Running spark on Yarn is a good way to utilise an existing Hadoop cluster, however it’s challenging using the “live” method below to keep the Sparkling Water H2O Flow interface running permanently.  Doing so can let a number of data scientists use the notebook style interface to run machine learning tasks.  Luckily, using the spark-submit invocation with the water.SparklingWaterDriver class can ensure the web UI remains online even after the shell session which kicked it off exits (see below Persistent method).
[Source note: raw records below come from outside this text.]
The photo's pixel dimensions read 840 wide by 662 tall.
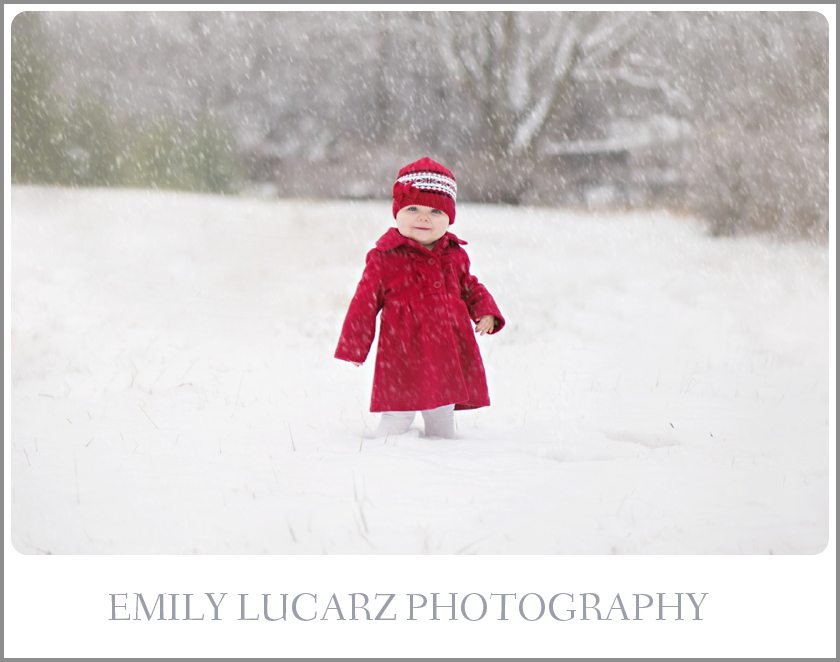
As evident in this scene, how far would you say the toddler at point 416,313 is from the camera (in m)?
3.17

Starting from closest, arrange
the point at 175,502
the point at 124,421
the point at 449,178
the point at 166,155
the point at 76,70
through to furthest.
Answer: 1. the point at 175,502
2. the point at 449,178
3. the point at 124,421
4. the point at 76,70
5. the point at 166,155

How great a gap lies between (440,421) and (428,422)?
55mm

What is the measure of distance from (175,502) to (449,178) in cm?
170

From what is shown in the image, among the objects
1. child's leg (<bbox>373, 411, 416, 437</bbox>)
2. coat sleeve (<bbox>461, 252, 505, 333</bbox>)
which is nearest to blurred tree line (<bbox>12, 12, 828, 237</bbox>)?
coat sleeve (<bbox>461, 252, 505, 333</bbox>)

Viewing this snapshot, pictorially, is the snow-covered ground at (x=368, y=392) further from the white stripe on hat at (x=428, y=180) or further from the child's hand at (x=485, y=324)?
the white stripe on hat at (x=428, y=180)

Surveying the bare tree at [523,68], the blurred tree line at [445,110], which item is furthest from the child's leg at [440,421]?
the bare tree at [523,68]

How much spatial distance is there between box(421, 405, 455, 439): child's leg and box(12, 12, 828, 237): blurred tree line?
14.8ft

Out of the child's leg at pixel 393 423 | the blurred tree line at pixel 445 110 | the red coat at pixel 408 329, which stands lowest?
the child's leg at pixel 393 423

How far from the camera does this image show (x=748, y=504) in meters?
2.84

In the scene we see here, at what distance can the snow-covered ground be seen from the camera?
2715 mm

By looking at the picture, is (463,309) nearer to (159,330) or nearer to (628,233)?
(159,330)

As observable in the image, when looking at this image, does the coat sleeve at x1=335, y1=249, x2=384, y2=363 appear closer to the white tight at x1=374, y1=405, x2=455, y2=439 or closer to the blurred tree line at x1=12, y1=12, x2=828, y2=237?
→ the white tight at x1=374, y1=405, x2=455, y2=439

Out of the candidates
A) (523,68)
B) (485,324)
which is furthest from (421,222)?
(523,68)

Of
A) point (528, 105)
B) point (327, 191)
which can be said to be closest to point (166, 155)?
point (327, 191)
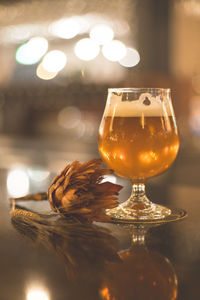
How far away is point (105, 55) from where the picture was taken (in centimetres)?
357

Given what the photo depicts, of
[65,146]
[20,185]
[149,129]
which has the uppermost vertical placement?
[149,129]

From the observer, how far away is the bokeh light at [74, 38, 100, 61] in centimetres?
362

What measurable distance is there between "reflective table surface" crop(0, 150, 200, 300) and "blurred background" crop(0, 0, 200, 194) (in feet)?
8.20

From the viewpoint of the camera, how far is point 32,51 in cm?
401

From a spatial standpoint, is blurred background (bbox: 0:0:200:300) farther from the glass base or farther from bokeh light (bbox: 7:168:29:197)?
the glass base

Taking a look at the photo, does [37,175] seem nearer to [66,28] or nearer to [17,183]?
[17,183]

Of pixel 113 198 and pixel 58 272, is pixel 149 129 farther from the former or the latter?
pixel 58 272

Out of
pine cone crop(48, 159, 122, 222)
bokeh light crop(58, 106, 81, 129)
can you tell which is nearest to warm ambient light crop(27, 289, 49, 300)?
pine cone crop(48, 159, 122, 222)

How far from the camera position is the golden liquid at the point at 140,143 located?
2.09 ft

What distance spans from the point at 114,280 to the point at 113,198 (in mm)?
183

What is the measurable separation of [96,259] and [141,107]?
0.29 metres

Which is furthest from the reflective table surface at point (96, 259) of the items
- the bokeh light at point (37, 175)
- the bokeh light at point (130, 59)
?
the bokeh light at point (130, 59)

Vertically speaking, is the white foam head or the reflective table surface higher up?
the white foam head

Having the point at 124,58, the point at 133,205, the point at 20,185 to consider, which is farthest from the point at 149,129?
the point at 124,58
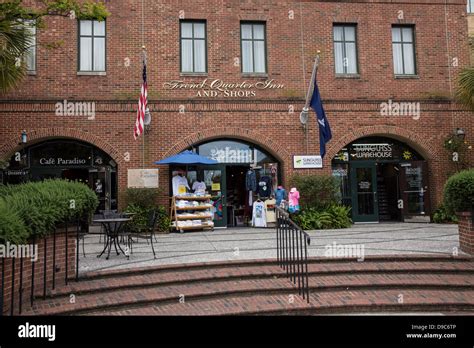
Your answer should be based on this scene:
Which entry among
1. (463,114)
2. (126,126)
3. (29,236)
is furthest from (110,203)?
(463,114)

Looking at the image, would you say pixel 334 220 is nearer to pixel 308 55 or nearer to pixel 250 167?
pixel 250 167

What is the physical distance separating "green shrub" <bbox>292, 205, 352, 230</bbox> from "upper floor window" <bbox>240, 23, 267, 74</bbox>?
4959 mm

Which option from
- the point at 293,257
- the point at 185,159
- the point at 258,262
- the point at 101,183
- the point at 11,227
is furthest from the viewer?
the point at 101,183

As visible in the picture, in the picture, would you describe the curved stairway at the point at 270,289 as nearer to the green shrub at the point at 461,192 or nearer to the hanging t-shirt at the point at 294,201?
the green shrub at the point at 461,192

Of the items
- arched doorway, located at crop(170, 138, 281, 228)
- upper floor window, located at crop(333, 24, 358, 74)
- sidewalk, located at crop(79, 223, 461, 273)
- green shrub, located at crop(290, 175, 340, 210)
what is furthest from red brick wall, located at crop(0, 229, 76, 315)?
upper floor window, located at crop(333, 24, 358, 74)

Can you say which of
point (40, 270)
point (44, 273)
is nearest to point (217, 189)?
point (40, 270)

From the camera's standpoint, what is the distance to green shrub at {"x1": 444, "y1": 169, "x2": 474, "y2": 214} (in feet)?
24.3

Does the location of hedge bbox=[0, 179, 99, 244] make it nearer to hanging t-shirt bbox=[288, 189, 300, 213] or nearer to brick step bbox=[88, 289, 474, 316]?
brick step bbox=[88, 289, 474, 316]

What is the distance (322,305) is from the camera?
5.83 metres

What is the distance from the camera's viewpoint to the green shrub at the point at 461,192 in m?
7.40

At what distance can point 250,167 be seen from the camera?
560 inches

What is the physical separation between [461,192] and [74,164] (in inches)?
431

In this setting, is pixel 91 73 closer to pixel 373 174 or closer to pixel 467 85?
pixel 373 174

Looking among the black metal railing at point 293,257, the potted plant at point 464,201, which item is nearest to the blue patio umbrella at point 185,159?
the black metal railing at point 293,257
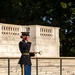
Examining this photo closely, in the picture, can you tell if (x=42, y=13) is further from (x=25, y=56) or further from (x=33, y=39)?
(x=25, y=56)

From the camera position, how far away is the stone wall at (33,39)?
23745mm

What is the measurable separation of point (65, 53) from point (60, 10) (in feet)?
15.4

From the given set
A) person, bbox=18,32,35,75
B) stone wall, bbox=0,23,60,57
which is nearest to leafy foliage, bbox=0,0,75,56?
stone wall, bbox=0,23,60,57

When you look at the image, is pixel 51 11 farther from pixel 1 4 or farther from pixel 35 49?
pixel 35 49

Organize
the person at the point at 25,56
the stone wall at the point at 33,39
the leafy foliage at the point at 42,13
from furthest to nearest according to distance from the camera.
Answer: the leafy foliage at the point at 42,13, the stone wall at the point at 33,39, the person at the point at 25,56

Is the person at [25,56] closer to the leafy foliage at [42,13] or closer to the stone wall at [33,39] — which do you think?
the stone wall at [33,39]

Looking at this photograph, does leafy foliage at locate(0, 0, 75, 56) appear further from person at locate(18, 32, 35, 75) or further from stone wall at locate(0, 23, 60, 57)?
person at locate(18, 32, 35, 75)

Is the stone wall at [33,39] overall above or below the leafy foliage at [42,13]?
below

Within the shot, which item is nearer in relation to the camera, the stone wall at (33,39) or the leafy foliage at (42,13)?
the stone wall at (33,39)

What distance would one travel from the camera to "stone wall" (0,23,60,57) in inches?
935

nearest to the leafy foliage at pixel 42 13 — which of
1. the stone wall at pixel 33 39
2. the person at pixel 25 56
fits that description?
the stone wall at pixel 33 39

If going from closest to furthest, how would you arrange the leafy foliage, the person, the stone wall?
1. the person
2. the stone wall
3. the leafy foliage

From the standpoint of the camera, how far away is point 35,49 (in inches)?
993

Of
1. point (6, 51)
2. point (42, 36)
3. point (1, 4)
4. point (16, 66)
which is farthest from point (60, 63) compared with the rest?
point (1, 4)
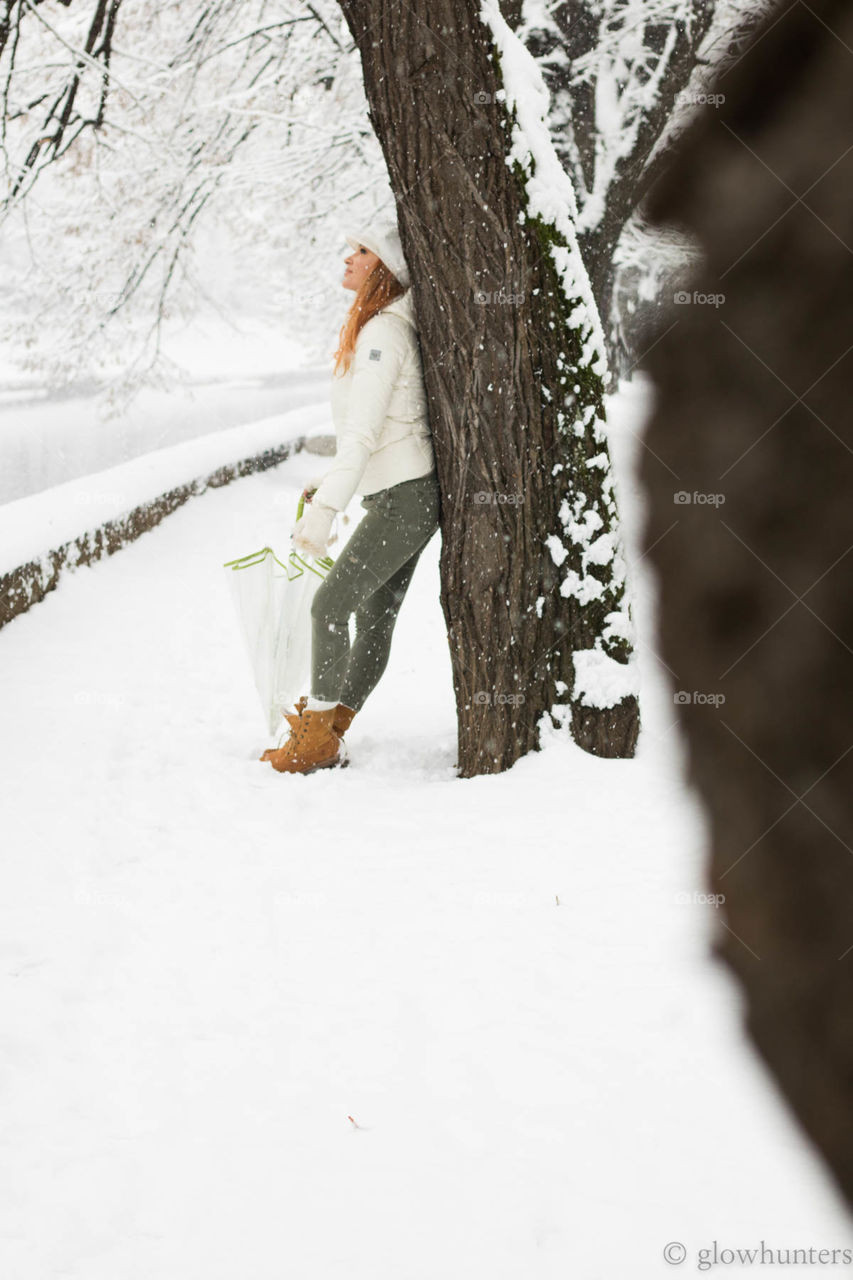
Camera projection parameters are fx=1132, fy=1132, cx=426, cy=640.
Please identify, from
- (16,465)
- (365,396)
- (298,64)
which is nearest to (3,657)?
(365,396)

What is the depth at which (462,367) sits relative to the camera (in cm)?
355

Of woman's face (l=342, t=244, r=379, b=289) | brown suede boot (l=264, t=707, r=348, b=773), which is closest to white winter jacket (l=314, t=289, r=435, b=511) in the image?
woman's face (l=342, t=244, r=379, b=289)

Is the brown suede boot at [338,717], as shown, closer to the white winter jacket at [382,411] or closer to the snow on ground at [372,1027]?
the snow on ground at [372,1027]

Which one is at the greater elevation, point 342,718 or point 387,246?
point 387,246

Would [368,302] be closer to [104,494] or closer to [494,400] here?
[494,400]

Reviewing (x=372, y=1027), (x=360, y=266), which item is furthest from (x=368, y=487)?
(x=372, y=1027)

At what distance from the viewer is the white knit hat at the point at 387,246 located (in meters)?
3.68

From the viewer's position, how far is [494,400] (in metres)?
3.55

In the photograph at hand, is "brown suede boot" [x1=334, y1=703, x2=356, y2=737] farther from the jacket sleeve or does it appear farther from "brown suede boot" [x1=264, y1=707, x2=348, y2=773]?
the jacket sleeve

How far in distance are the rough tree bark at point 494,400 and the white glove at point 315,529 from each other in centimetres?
39

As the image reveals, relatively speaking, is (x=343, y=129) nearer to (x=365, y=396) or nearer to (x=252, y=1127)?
(x=365, y=396)

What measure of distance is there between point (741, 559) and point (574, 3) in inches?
363

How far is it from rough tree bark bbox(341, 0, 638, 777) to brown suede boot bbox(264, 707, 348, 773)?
0.47 meters

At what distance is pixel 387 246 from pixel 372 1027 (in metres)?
2.44
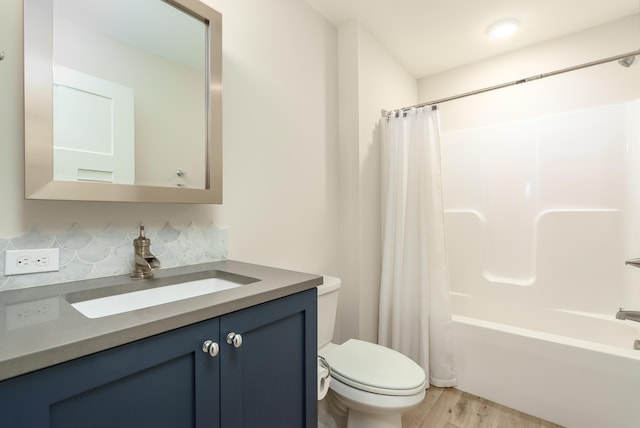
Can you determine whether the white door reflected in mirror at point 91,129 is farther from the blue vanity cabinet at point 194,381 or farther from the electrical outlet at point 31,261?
the blue vanity cabinet at point 194,381

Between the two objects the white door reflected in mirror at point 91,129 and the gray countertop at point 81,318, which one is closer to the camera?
the gray countertop at point 81,318

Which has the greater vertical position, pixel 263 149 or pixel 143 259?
pixel 263 149

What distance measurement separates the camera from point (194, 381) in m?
0.71

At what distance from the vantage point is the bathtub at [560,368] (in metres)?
1.51

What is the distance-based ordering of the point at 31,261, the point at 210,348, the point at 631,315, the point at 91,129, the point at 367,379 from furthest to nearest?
the point at 631,315, the point at 367,379, the point at 91,129, the point at 31,261, the point at 210,348

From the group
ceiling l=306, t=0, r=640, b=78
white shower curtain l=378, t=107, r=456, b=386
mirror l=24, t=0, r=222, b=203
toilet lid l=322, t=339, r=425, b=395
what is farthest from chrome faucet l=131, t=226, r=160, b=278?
ceiling l=306, t=0, r=640, b=78

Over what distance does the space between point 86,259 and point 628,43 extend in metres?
3.26

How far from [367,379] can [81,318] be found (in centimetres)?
112

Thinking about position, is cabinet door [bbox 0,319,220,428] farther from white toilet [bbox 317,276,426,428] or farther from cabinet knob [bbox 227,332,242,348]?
white toilet [bbox 317,276,426,428]

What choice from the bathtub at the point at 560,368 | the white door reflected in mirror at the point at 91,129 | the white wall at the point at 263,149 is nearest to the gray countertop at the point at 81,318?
the white wall at the point at 263,149

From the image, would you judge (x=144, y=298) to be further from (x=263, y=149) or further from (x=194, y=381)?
(x=263, y=149)

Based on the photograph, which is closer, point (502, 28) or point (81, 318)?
point (81, 318)

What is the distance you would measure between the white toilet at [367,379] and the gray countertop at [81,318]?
2.01ft

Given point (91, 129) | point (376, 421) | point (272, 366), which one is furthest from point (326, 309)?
point (91, 129)
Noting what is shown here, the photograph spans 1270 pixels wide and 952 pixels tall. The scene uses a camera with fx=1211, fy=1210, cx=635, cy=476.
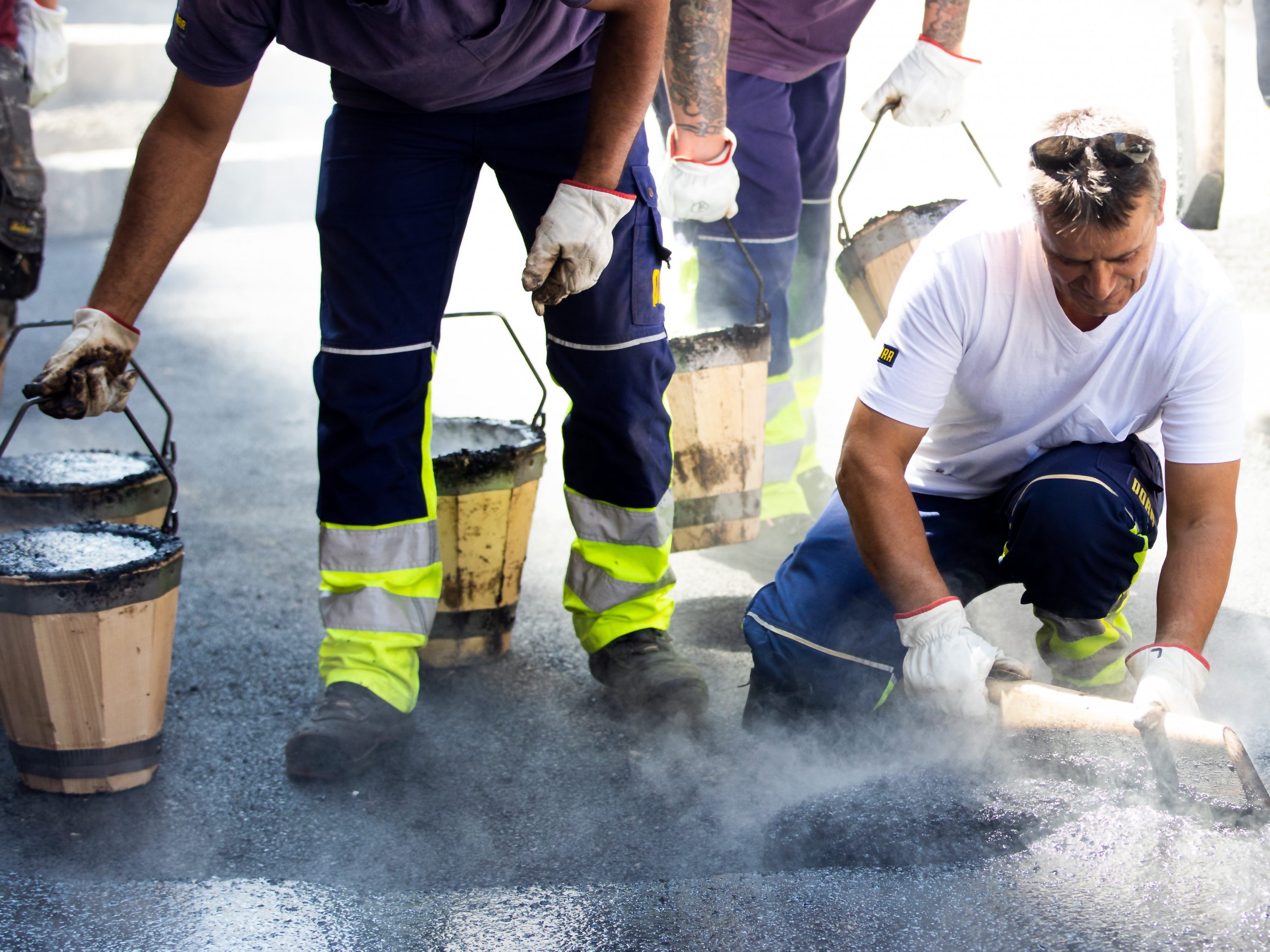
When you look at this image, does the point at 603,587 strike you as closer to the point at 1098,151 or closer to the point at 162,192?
the point at 162,192

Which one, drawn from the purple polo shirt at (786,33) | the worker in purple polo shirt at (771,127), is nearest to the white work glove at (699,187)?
the worker in purple polo shirt at (771,127)

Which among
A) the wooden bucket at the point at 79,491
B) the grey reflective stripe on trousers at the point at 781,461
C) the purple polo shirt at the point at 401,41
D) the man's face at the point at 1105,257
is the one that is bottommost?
the grey reflective stripe on trousers at the point at 781,461

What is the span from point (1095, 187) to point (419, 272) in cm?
127

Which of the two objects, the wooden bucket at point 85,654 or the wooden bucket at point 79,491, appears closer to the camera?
the wooden bucket at point 85,654

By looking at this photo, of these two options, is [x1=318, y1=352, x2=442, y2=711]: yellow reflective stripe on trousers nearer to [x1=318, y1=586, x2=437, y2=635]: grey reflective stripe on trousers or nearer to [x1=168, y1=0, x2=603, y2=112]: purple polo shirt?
[x1=318, y1=586, x2=437, y2=635]: grey reflective stripe on trousers

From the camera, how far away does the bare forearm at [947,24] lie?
3.22m

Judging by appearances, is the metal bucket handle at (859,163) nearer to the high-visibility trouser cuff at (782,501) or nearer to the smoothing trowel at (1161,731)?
the high-visibility trouser cuff at (782,501)

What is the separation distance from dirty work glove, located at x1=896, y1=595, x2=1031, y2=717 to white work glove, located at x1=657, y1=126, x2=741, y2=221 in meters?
1.20

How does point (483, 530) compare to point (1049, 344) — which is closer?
point (1049, 344)

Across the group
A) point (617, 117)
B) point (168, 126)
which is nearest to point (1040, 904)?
point (617, 117)

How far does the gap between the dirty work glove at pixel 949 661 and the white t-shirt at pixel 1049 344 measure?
350 mm

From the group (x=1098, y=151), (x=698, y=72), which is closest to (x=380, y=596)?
(x=698, y=72)

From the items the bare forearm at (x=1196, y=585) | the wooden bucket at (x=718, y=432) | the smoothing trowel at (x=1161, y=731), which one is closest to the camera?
the smoothing trowel at (x=1161, y=731)

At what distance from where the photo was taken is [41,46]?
150 inches
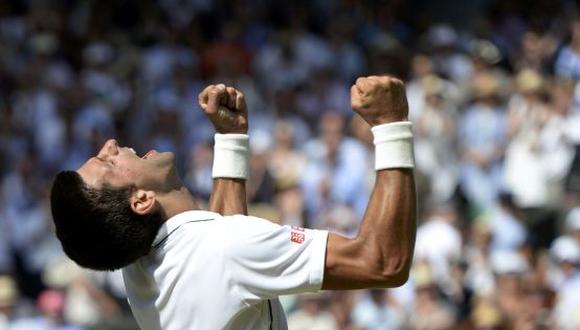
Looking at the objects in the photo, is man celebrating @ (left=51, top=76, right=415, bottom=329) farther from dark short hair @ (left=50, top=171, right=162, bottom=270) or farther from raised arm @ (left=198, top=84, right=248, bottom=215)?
raised arm @ (left=198, top=84, right=248, bottom=215)

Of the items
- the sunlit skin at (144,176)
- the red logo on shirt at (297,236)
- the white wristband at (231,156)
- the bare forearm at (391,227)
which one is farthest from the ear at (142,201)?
the bare forearm at (391,227)

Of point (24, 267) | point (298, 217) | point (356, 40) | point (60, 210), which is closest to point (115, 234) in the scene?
point (60, 210)

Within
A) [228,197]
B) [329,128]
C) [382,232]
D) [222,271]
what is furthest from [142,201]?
[329,128]

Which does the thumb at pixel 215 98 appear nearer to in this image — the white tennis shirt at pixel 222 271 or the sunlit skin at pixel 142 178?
the sunlit skin at pixel 142 178

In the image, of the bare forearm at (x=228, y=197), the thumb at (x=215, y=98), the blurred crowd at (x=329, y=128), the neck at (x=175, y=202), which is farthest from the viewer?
the blurred crowd at (x=329, y=128)

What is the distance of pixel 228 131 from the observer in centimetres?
466

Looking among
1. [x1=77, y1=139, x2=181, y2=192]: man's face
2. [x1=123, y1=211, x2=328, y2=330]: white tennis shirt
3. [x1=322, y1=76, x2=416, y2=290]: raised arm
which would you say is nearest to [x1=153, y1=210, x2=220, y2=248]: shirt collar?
[x1=123, y1=211, x2=328, y2=330]: white tennis shirt

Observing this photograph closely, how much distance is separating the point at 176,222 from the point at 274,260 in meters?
0.45

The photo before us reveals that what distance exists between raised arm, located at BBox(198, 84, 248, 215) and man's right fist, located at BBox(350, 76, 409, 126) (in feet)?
2.65

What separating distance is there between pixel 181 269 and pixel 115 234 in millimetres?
234

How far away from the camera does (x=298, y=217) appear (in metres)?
11.7

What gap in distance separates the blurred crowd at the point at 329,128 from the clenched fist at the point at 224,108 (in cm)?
542

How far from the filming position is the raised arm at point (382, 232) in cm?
371

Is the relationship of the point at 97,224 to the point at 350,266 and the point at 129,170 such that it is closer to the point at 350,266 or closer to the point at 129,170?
the point at 129,170
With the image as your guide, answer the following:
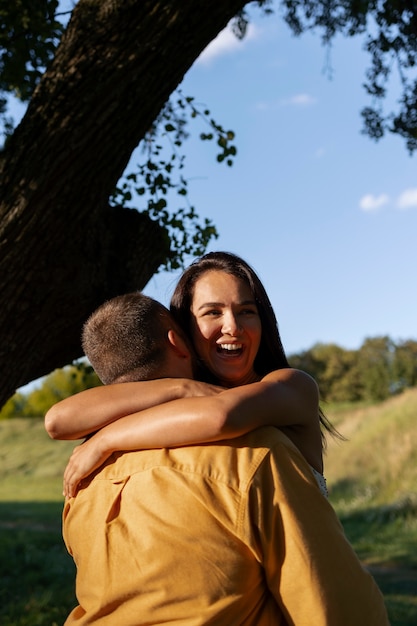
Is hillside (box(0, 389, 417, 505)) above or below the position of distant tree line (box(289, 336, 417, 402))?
below

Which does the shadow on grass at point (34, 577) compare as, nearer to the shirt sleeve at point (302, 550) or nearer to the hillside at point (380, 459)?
the shirt sleeve at point (302, 550)

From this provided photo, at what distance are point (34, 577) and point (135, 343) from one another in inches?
306

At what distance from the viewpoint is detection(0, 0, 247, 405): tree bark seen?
4180 millimetres

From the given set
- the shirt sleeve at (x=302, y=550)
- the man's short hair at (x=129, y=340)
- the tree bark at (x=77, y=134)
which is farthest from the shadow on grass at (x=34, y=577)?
the shirt sleeve at (x=302, y=550)

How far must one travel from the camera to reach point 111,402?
7.07 feet

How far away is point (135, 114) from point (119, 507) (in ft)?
9.24

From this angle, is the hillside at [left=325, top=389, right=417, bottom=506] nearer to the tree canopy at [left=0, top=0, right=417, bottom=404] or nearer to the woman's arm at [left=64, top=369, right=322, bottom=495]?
the tree canopy at [left=0, top=0, right=417, bottom=404]

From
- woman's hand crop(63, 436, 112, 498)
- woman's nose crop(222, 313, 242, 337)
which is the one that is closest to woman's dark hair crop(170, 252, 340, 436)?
woman's nose crop(222, 313, 242, 337)

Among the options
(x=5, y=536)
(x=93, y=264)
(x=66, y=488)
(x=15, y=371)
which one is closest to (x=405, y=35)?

Live method – doesn’t stay online after exiting shell session

  1. Create a shell script:

    #!/bin/bash
    export SPARK_HOME=’/usr/hdp/current/spark-client/’
    export HADOOP_CONF_DIR=/etc/hadoop/conf
    export MASTER=”yarn-client”
    sparkling-water-1.3.5/bin/sparkling-shell –num-executors 3 –executor-memory 2g –master yarn-client

  2. Run sparkling-shell

    import org.apache.spark.h2o._
    val h2oContext = new H2OContext(sc).start()
    import h2oContext._

Persistent method – stays online even after exiting shell session

To start a “persistent” H2O cluster on Yarn (i.e. one which doesn’t exit immediately) simply run this command at the command line of a node where the spark client and sparkling water is installed:

nohup bin/spark-submit –class water.SparklingWaterDriver –master yarn-client –num-executors 3 –driver-memory 4g –executor-memory 2g –executor-cores 1 ../sparkling-water-0.2.1-58/assembly/build/libs/*.jar &

The Spark UI should be available on it’s usual port (http://XXX.XXX.XXX.XXX:54321) and should remain there even if the shell session which started the UI dies!

Thanks to the helpful and responsive folks at H2Oai for the above tip (originally answered here)!